# Amphipods!



## FroggyKnight (Mar 14, 2013)

Amphipods, lawn shrimp, whatever you want to call them, has anyone had any luck culturing Arcitalitrus sylvaticus? I recall there being some intrest a while back, but most that I know of lost their cultures due to them needing higher humidity. Has anyone tried again? I know that dead scuds often turn orange due to carotenoids. Do cultured terrestial amphipods have this quality as well? 

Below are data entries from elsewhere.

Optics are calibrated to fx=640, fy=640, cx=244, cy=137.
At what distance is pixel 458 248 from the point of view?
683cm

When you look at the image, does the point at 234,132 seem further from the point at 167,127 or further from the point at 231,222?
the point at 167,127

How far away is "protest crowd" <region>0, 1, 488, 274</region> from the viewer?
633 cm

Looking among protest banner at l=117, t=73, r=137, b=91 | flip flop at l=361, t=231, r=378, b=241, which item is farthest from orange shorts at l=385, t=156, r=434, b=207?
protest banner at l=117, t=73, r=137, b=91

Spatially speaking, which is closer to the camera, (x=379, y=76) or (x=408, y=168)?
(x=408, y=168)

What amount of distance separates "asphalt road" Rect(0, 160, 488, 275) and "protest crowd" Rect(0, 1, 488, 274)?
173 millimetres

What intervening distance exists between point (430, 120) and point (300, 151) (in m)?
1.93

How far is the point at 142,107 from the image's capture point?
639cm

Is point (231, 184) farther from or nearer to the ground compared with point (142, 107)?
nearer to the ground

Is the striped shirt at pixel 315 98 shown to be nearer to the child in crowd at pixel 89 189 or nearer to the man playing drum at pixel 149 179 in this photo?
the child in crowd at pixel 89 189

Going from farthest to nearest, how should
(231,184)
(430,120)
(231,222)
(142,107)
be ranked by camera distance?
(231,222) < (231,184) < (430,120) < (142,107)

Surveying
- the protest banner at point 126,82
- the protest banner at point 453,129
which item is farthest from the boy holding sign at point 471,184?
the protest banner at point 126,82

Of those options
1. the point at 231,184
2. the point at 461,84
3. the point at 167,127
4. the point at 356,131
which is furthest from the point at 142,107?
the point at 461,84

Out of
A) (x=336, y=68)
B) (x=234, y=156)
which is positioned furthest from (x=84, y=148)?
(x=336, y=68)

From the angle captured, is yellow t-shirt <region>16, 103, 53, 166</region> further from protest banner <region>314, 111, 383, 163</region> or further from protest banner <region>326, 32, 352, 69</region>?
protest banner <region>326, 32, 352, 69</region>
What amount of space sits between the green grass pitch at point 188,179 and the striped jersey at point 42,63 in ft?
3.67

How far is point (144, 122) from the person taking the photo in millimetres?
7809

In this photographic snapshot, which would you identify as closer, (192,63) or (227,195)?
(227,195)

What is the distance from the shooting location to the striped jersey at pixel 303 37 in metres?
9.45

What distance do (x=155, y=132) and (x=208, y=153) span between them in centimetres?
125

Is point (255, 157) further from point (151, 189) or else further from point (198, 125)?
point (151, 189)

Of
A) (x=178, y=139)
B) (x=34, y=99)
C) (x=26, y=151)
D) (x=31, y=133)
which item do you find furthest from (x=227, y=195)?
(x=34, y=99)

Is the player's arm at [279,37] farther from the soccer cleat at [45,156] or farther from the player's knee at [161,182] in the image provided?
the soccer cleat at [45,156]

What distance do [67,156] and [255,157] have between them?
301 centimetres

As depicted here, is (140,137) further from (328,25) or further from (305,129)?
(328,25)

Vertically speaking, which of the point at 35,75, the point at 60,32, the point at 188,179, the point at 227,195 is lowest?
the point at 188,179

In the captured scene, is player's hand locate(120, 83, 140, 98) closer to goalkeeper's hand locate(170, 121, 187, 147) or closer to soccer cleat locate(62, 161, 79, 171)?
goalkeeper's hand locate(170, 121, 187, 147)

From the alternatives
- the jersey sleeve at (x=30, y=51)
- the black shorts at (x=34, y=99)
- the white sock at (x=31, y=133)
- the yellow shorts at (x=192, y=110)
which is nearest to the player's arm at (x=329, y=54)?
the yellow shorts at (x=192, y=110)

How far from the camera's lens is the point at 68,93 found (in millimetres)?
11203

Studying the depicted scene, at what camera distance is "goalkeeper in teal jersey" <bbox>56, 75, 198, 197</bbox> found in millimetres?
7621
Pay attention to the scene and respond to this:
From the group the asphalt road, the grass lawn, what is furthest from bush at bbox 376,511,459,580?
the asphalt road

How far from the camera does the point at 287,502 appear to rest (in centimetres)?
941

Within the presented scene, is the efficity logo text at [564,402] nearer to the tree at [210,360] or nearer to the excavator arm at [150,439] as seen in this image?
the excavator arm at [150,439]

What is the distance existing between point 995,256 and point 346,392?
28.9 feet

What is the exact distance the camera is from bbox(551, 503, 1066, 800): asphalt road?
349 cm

And lastly, what is the range of these guys in the US? I know they are introduced to California and Florida, but I don't know the rest of their range. I think they could be a very promising food source for our frogs!

John


----------



## FroggyKnight (Mar 14, 2013)

Huh, I'm surprised no one has commented yet. I would really love to see these guys in the hobby.

John


----------



## Styx (Oct 25, 2008)

They do sound really interesting and I know I'd like to have some as well.


----------



## Ed (Sep 19, 2004)

A link of interest 
amphipods - (Crustacea: Amphipoda)


----------



## Jake H. (Mar 23, 2010)

I bought a small culture about 7 months ago from Kyle over at RoachCrossing. I keep them on a peat and soil mixture and in 24 oz containers. They can be a bit slow going. But if you provide ample heat (77-80F), keep the substrate moist, and feed (I personally prefer bug burger) once a week they will reproduce pretty quickly. You also need to be careful when opening the lids because the adults can jump pretty high!


----------



## FroggyKnight (Mar 14, 2013)

Thanks for the link Ed, there is some good information there.

Very interesting Jake! I'm glad to hear some feedback from someone who has actually cultured them. Your experiences seem to be consistant with what I've read about them. I think I will be ordering some from roach crossing in the near future to try culturing these myself. 

Have you attempted to feed any out yet? If so how did the frogs respond to them?

John


----------



## Jake H. (Mar 23, 2010)

I have been waiting to feed them out until I have a few cultures established. But I'm sure as soon as you put them in the viv they'd just burrow, I am interested though to see if they will forage for them.


----------



## medusa (Oct 30, 2011)

John, to answer your question about pigments...
The terrestrial amphipods do turn orange/red when they die, similar to aquatic ones, apparently suggesting carotenoid presence.


----------



## FroggyKnight (Mar 14, 2013)

medusa said:


> John, to answer your question about pigments...
> The terrestrial amphipods do turn orange/red when they die, similar to aquatic ones, apparently suggesting carotenoid presence.


Thank you, I expected this to be the case. Is this still true with cultured individuals, or is it due to diet? 

John


----------



## medusa (Oct 30, 2011)

Crustacean carotenoid content is heavily, if not completely dependent on diet. Therefore I would assume that captive terrestrial amphipods would be greatly influenced depending on the diet provided.


----------



## a hill (Aug 4, 2007)

Any updates?


----------



## Jake H. (Mar 23, 2010)

I had a big problem with mites but a dry out period without food took care of it and now they're going nuts. 

I found that they appreciate a deep moist substrate and and a little heat. I have half of each culture container sitting on heat tape so the shrimp are free move between different moisture levels and temperatures. They also make use of cardboard paper which makes it much easier to feed them out.


----------



## Polypodium (Jan 3, 2011)

I have a producing colony of an aquatic Amphipod in my E. anthonyi water feature. I think they came in with some Java Moss from or Crypts.

I am not a fan of them as they seem to multiply rather quickly. They share the water feature with a breeding colony of Cherry Shrimp as well as the deposited tads and one dwarf Cory Catfish. Beside being a bit unsightly due to the population size they do not seem to effect the water feature in a negative way. Perhaps they are helping to keep it clean. Unfortunately there is not a predator to take care of them and leave the other residents alone. My only remedy is to use a baster and spot treat every other week or as needed.


----------



## Veneer (Nov 13, 2012)

Jake H. said:


> I had a big problem with mites but a dry out period without food took care of it and now they're going nuts.
> 
> I found that they appreciate a deep moist substrate and and a little heat. I have half of each culture container sitting on heat tape so the shrimp are free move between different moisture levels and temperatures. They also make use of cardboard paper which makes it much easier to feed them out.


Any photos? Are you aware of any other species being cultured?


----------



## Jake H. (Mar 23, 2010)

I do not personally have any pictures of them.

But see Roach Crossing for a picture. 

I believe there are a few species of fully terrestrial arthropods native or found in North America but I'm not an entomologist. As far as I know this the only commonly kept terrestrial species seen in culture.


----------